In June, we reported German winemakers’ prediction of an earlier-than-average 2020 harvest. On August 10, the first grapes were picked in the Pfalz region for production of this year’s Federweisser – a partially fermented ‘new wine’ enjoyed as a local specialty – even sooner than the mid-August expectation.

The grapes of the early-ripening Solaris variety were very healthy and already quite ripe, with over 100 degrees Oechsle, even at this comparatively early harvest time.

Note: Oechsle is a scale of sugar measurement in degrees based on the density of grape juice. Learn more German wine terms here.

Rapid Vine Development

As reported by the German Wine Institute, the vines are currently about a week ahead in maturity, compared to 2019. Depending on the region, the start of the main vintage is expected as early as late August to early September. Late ripening varieties such as Riesling will probably not be ready for harvest until mid to late September, depending on the individual growing areas.

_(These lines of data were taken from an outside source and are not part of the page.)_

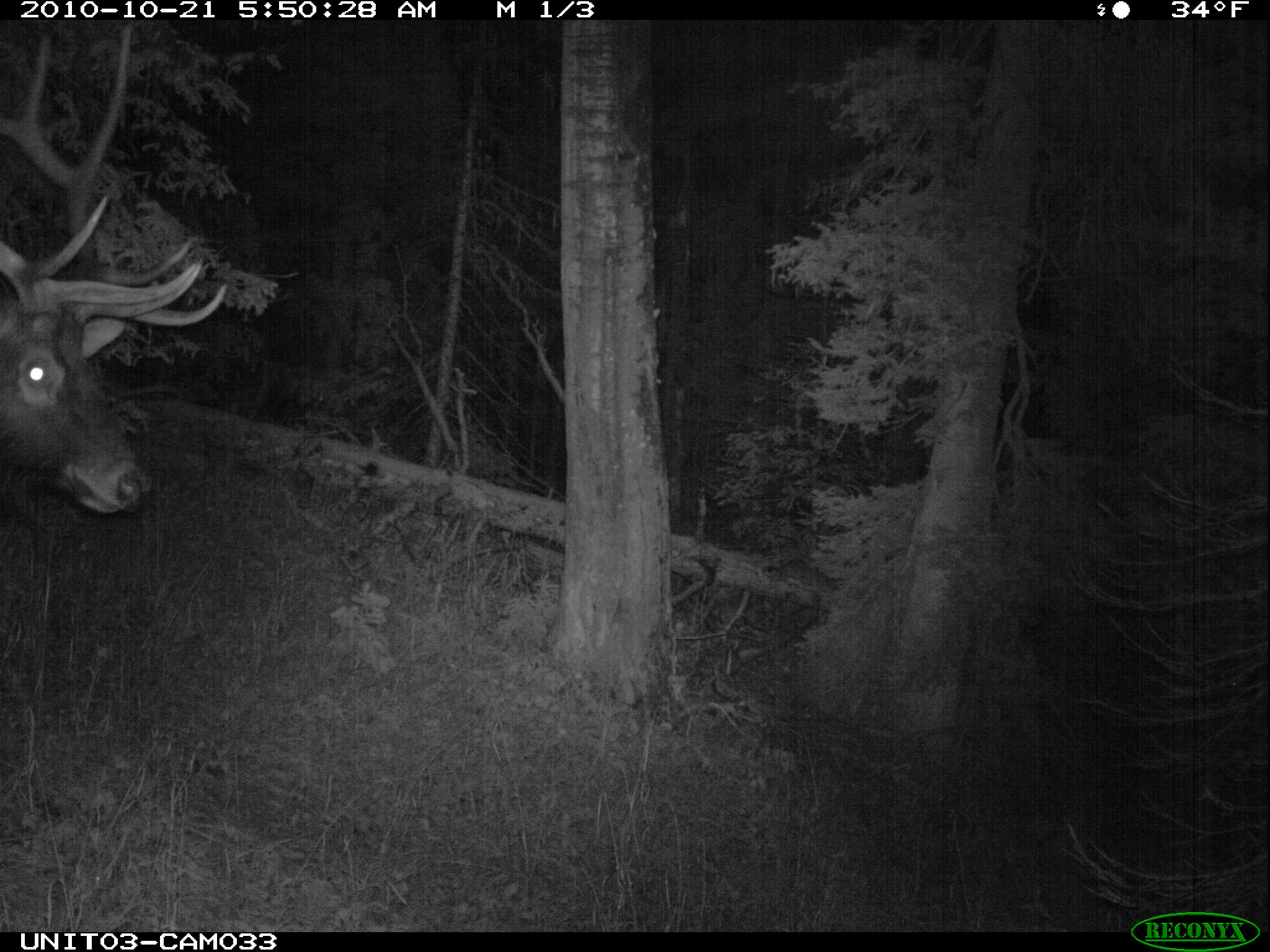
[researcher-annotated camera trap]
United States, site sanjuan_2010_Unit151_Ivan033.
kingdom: Animalia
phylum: Chordata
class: Mammalia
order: Artiodactyla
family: Cervidae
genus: Cervus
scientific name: Cervus elaphus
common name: red deer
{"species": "Cervus elaphus (red deer)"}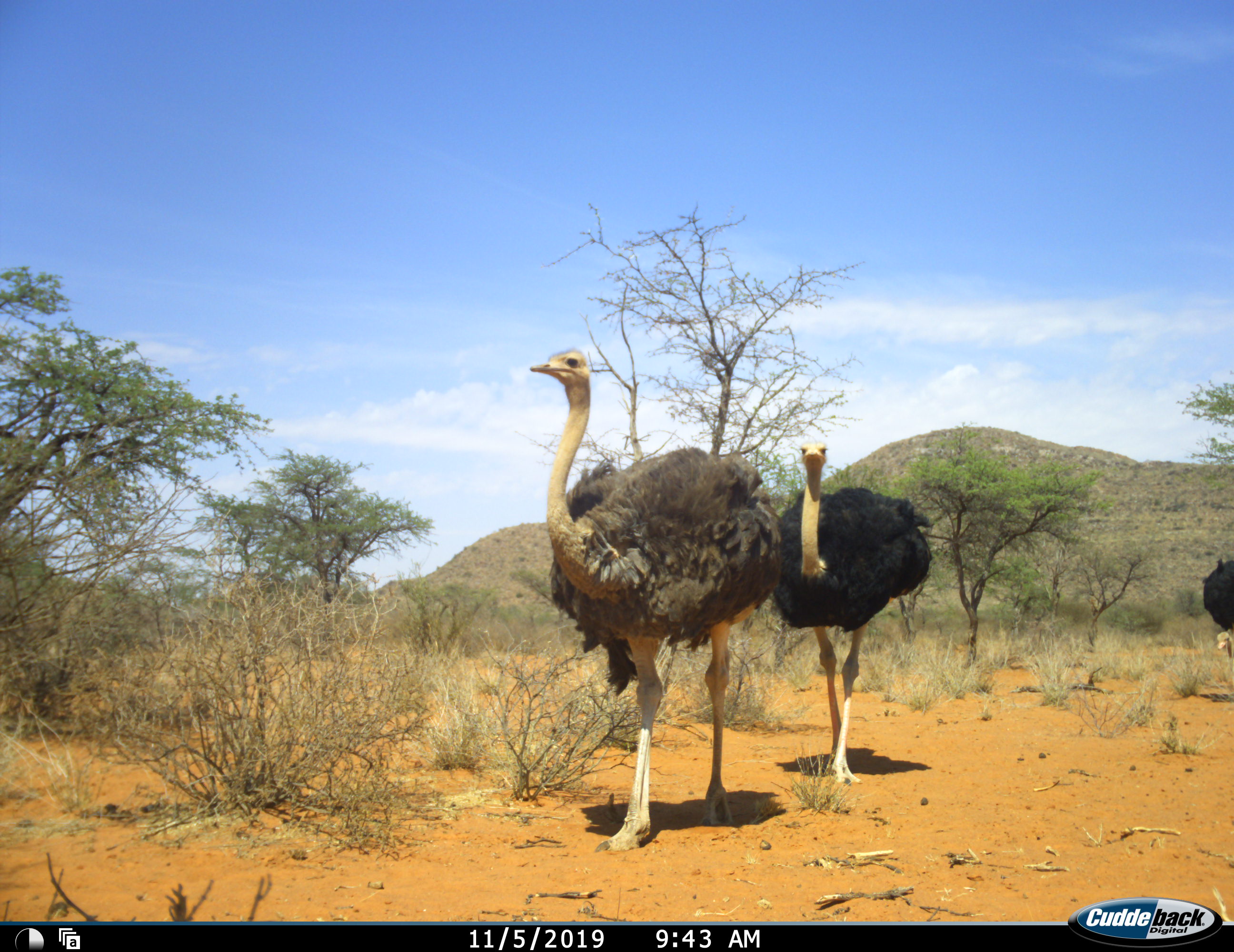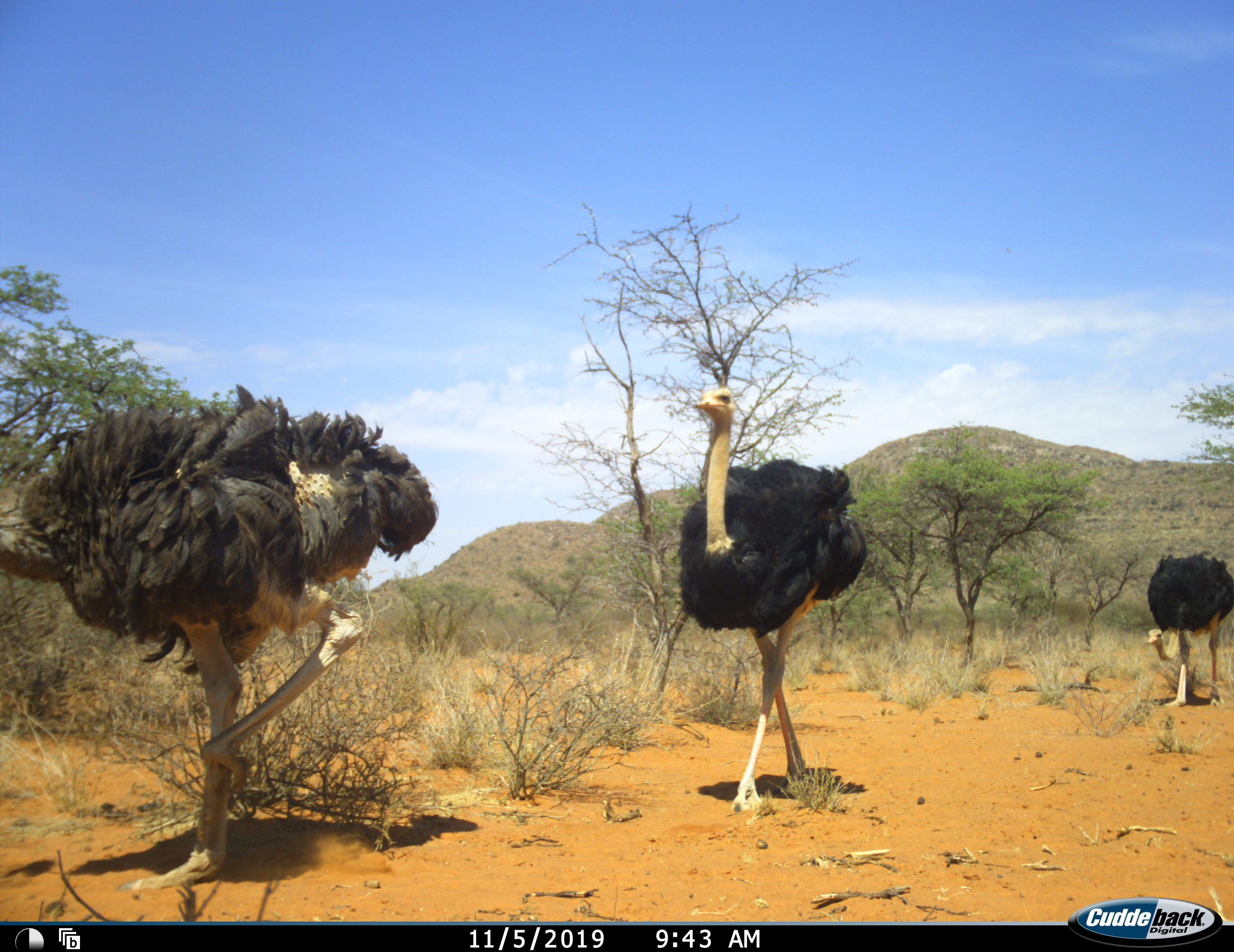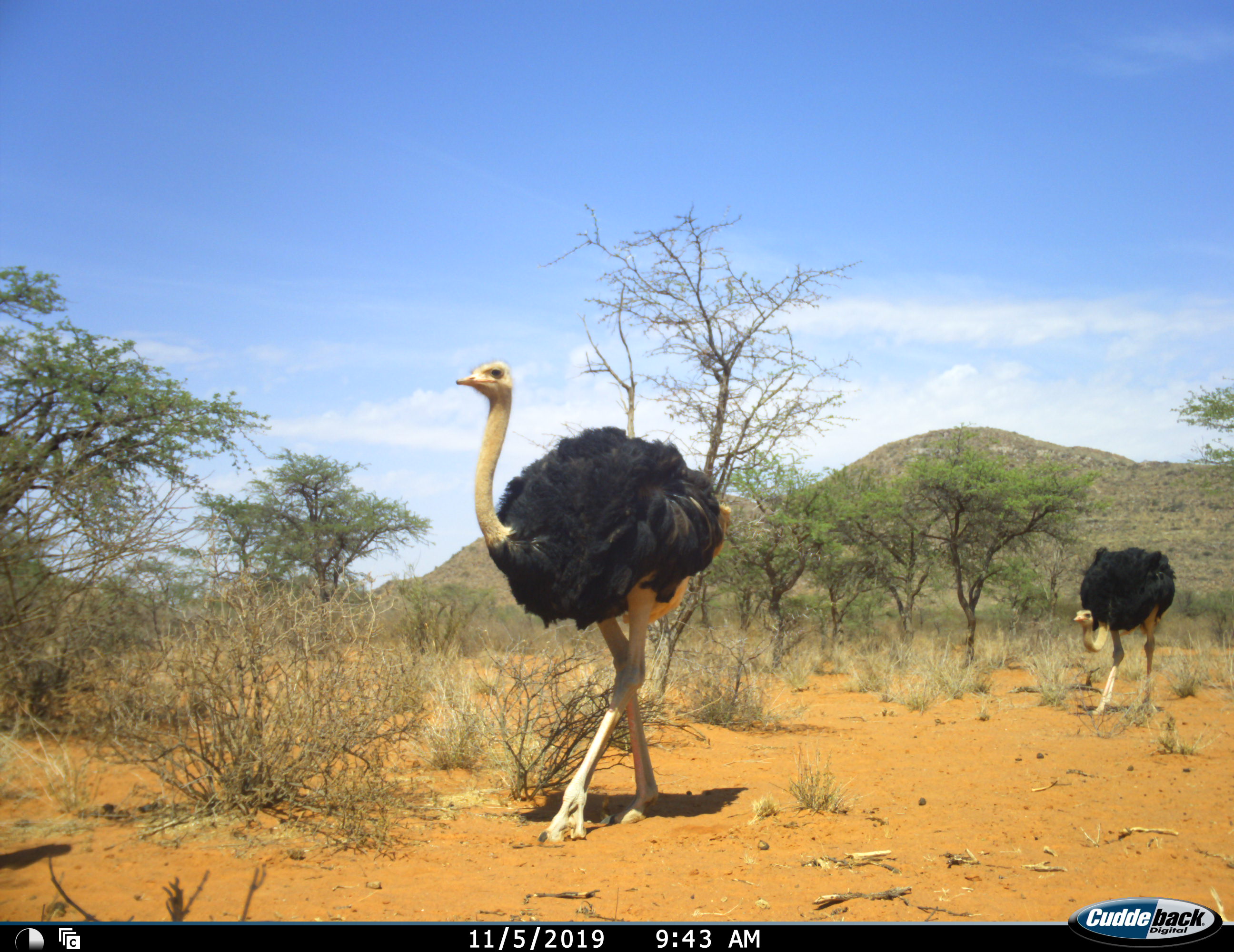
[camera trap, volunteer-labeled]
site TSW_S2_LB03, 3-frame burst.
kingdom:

Earlier in the year, after a warm and sunny spring, vines sprouted almost two weeks earlier than the long-term average. In the Rheingau region, there was even talk of the second earliest bud emergence since 2014, when weather records began. The vines also began to bloom in warm locations at the end of May, eight to ten days earlier than the 30-year average. Therefore, an early start to harvest was predictable even then, because the grapes are usually ready for harvest around 90 to 100 days after flowering.

Late Frosts, Drought and Sunburn

However, late frosts from May 10-15 have led to considerable frost damage, all the way from North Baden through North Württemberg and Franken to Saale-Unstrut and Sachsen. Relatively large yield losses are expected in Saale-Unstrut and Sachsen in particular, Germany’s northernmost and easternmost regions.

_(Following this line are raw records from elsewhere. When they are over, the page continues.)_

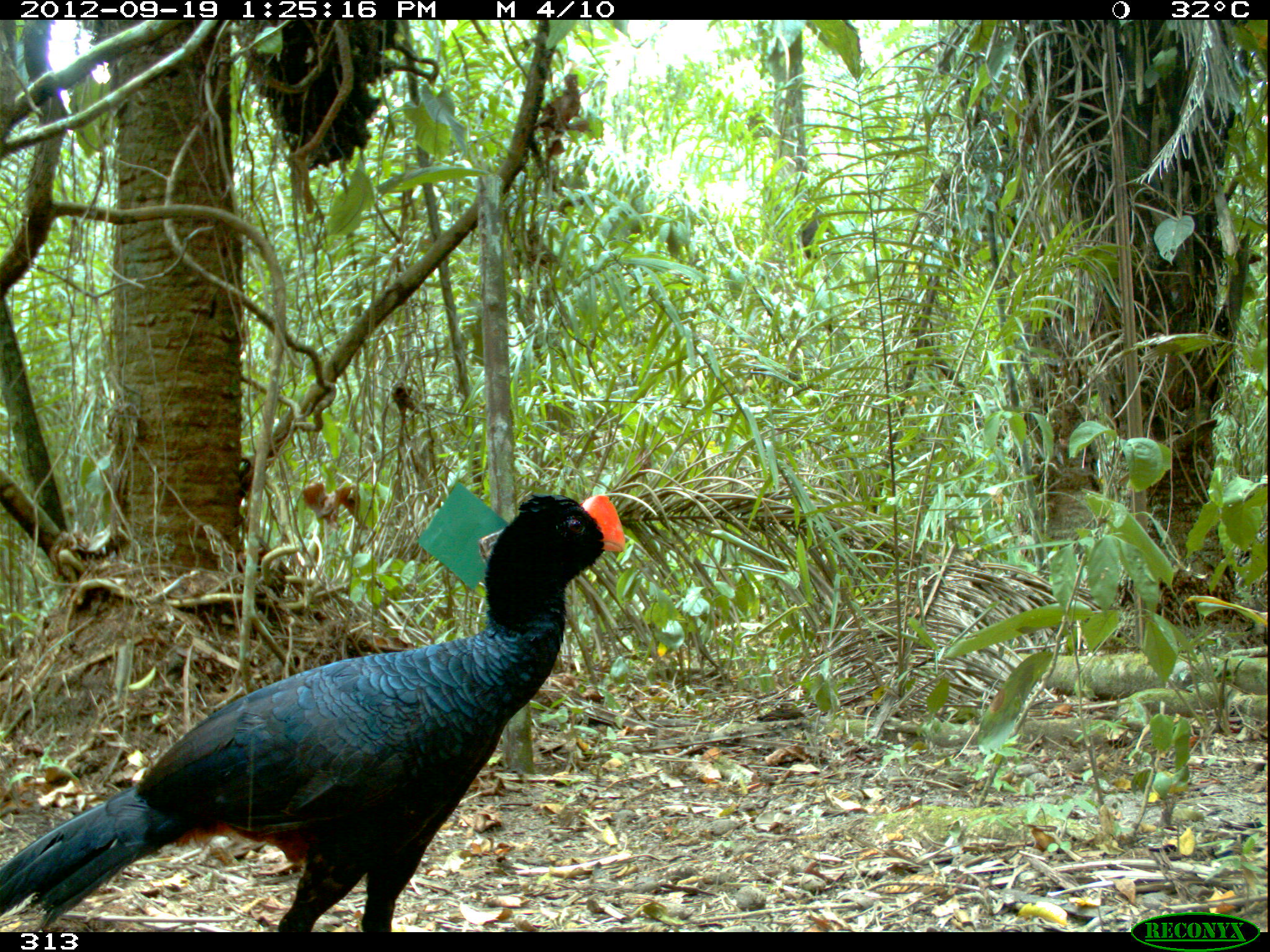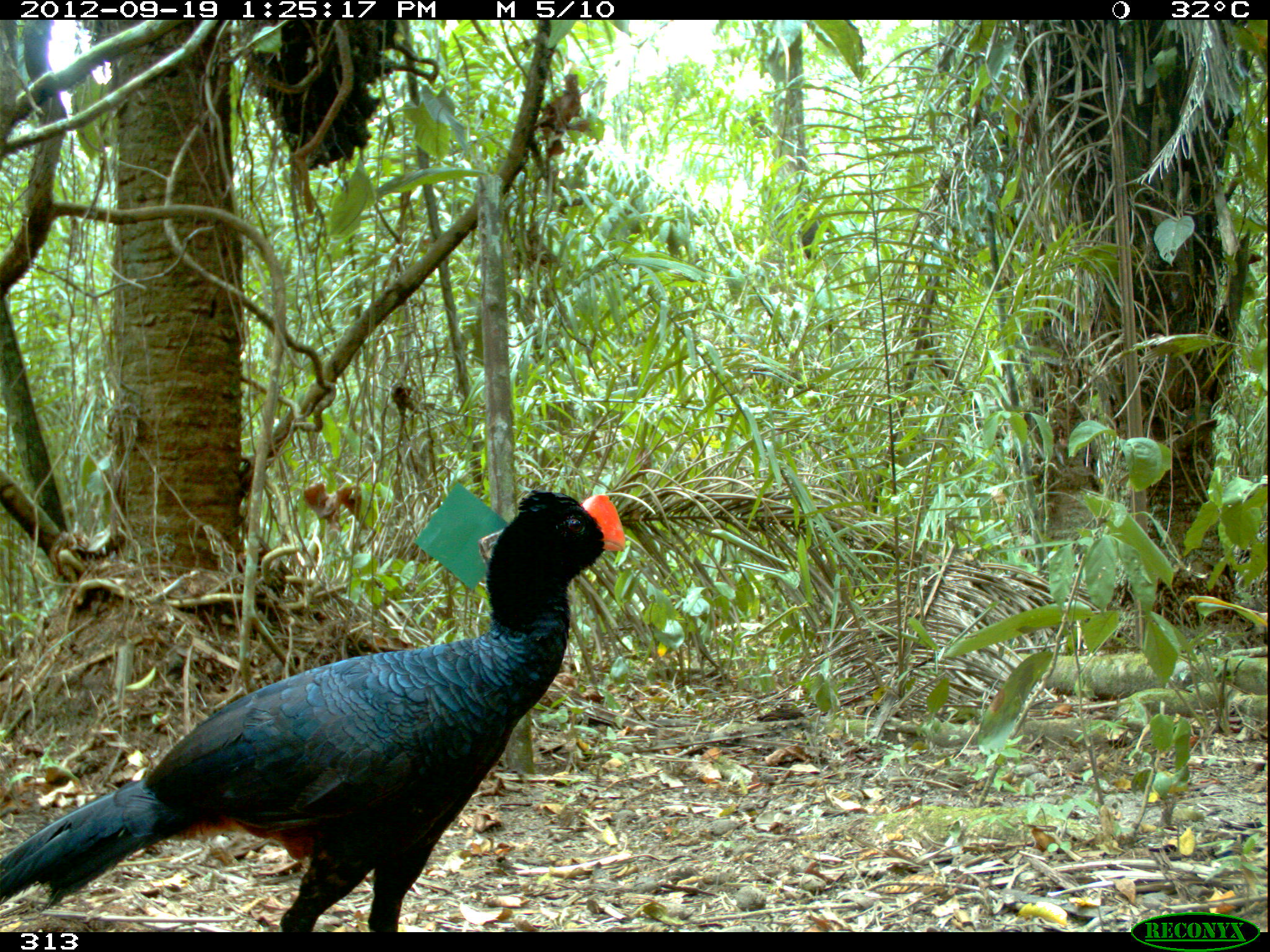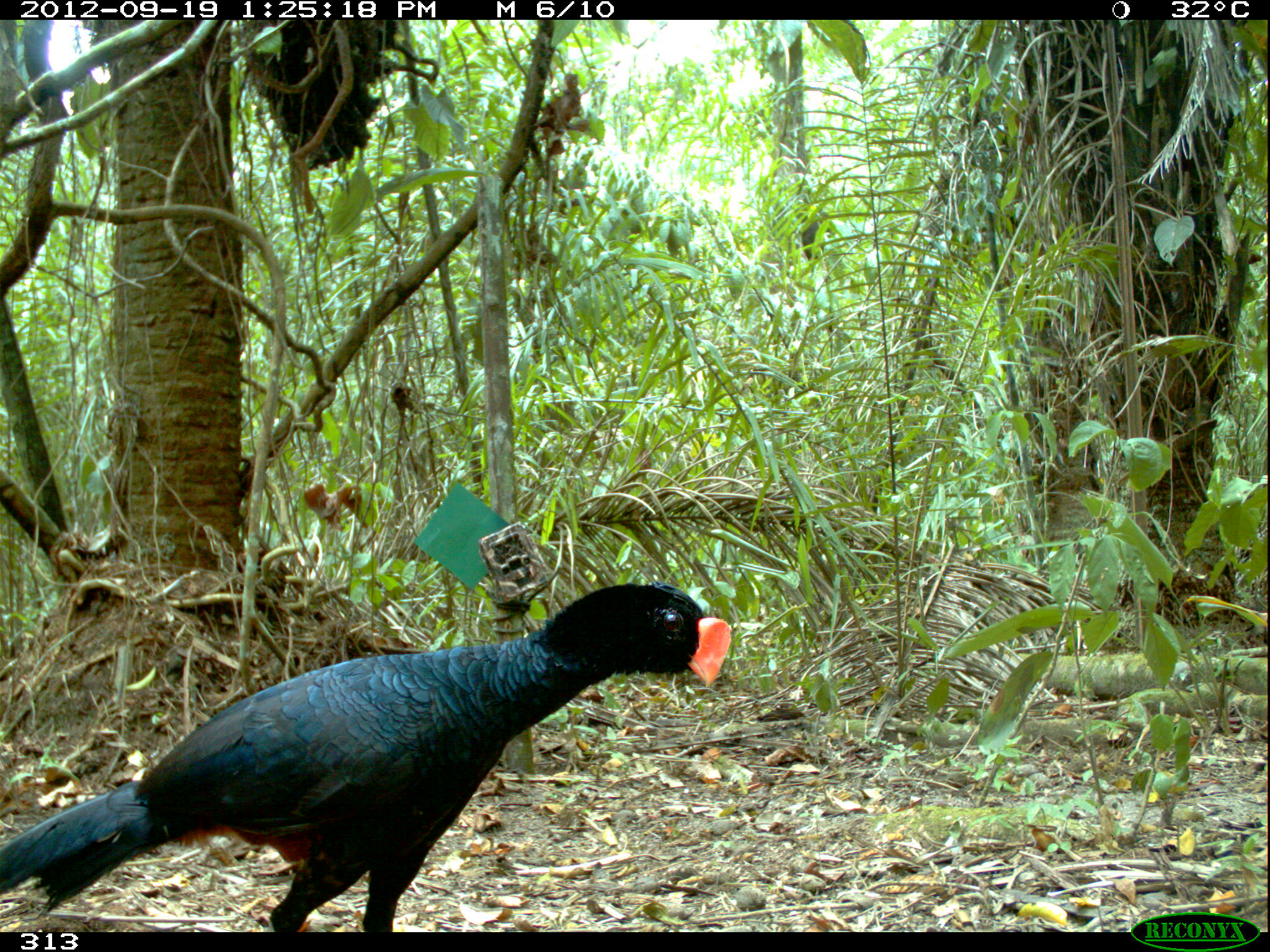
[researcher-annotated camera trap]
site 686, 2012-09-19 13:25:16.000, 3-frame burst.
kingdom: Animalia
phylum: Chordata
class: Aves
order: Galliformes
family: Cracidae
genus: Mitu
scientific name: Mitu tuberosum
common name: razor-billed curassow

Also impacting German vineyards: widespread drought. Rainfall in the last few months was distributed very differently between the regions and often only provided a brief reprieve. The current water supply is therefore varied. Many older vineyards with deep-rooted vines have an advantage in this case, and are still in relatively good condition. However, young plants and vineyards on soils with little water storage may show symptoms of stress, especially with the current extreme heat waves, and some have to be irrigated.

Similar to last year, temperatures over 86 degrees Fahrenheit have already caused sunburn damage to grapes across all areas. This reduces the yield, but has no influence on the quality of the wine. The severity of the damage remains to be seen.

Optimistic View on a Promising Vintage

All things considered, the grapes in Germany’s vineyards are very healthy at the moment, which suggests beautiful fruity white wines. The weather in the next few weeks will be decisive for the quality of the vintage, although the preference would be for a small amount of rain followed by a warm, dry harvest.

Given the current climatic conditions, winemakers are cautiously optimistic about a high quality vintage year with good-sized yields.